Q How does it feel when you get up on stage now? Is it the same as when you first did it?

Jagger: Yes, of course it’s the same. It’s a similar feeling as when I first started to when I get up now. In a lot of ways it’s exactly the same and I think the excitement that drew you to it in the beginning is the same excitement as draws you to it now. The thing about it is you never really know what is going to happen, you never really know what the audience is going to be like, you never know how they are going to behave. You expect them to do certain things but they don’t always do that and you do always do the same things that you have done the night before.
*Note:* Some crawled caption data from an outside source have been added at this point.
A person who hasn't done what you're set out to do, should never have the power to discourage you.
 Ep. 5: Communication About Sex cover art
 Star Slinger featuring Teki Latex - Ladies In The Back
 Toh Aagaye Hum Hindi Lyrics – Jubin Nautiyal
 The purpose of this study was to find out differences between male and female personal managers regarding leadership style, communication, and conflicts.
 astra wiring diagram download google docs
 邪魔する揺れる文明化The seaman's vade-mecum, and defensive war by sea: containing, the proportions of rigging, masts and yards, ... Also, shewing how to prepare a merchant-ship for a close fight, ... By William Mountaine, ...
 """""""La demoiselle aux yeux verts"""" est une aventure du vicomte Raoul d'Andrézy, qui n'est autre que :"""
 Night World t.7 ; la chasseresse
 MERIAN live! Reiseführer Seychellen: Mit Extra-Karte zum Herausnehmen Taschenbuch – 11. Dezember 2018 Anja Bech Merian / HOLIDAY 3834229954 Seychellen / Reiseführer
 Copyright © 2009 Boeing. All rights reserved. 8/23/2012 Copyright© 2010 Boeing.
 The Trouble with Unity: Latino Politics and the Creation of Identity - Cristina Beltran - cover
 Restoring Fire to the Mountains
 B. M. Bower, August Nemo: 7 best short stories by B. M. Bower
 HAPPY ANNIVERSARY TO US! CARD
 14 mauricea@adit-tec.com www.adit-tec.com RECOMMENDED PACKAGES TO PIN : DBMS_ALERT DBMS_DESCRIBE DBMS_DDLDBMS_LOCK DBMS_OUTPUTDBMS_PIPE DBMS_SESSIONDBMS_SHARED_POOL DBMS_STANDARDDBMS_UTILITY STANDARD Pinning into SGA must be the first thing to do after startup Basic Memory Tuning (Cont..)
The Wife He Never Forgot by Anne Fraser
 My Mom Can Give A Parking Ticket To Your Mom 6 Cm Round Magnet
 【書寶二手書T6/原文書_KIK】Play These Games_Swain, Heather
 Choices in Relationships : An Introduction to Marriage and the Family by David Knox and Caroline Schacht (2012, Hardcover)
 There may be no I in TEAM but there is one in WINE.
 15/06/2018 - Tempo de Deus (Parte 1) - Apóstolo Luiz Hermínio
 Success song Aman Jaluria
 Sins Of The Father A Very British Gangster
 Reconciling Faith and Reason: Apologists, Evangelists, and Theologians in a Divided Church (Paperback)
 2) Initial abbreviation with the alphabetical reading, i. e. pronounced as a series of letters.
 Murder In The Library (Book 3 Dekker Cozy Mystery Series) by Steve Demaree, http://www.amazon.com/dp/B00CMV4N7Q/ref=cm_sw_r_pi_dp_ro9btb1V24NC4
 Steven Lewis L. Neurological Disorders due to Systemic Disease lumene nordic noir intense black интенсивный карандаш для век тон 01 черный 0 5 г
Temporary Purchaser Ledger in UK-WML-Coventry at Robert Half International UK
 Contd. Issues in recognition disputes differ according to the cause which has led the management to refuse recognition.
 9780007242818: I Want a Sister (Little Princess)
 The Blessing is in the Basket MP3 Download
And that is what makes live playing so interesting as opposed to be in the studio which is something that is much more under your control. So they are two very different things, but I do think the thing that drew me to it when I started is the same thing that draws me to it now.

Q The DVD of Rock ‘n Roll Circus (a sixties TV project which featured the Stones and ‘friends’ like John Lennon, The Who, Eric Clapton) has just come out. How do you feel about watching that old stuff?

Jagger: I watched that recently and it was a very amazing day, that wasn’t just a run of the mill day with all these people. What was great about it was having all these different people that you knew, some of them you knew really well like John Lennon and The Who and all these people, all together in the same room for one day and having to get on with it doing this mad show. It was a really fantastic day and you look back on it and think ‘how did I get through that one day doing all these things?’ I mean, it was just incredible and it is a really amazing piece and some really wonderful people on it, a whole list. And a lot of people who got cut out who were fantastic as well but I think the DVD has a lot of stuff that wasn’t on the original tape, its fun to watch.

Q Dave are you producing with anybody else right now?

Stewart: I’ve just been working with Gwen Stefani on a solo album, I’m always working with new, up and coming young artists, so I’m working with about seven of them and you know various other things. I’m making an album with the first duo I’ve formed with a girl since The Eurythmics and we are
about three quarters of our way through our album and it’s probably the most exciting thing I’ve done in twenty years.

Q Mick, you’ve acted as well as worked on your music. What do you think of the crossover?

Jagger: I enjoyed acting, you know, if you get offered a good part. It doesn’t happen very often that I get offered good parts, there are so many actors that they never get very good parts, so it’s very competitive.
There’s lots of good people out there that can sing, dance and act and there shouldn’t be any great division between this, I mean there never really was and it’s only in the last few years. I mean, people who specialise in one field get really annoyed that other people move into it. But a lot of people in this field can do all of those things to varying degrees of success and I don’t see why not. And I admire people that can do more than one thing.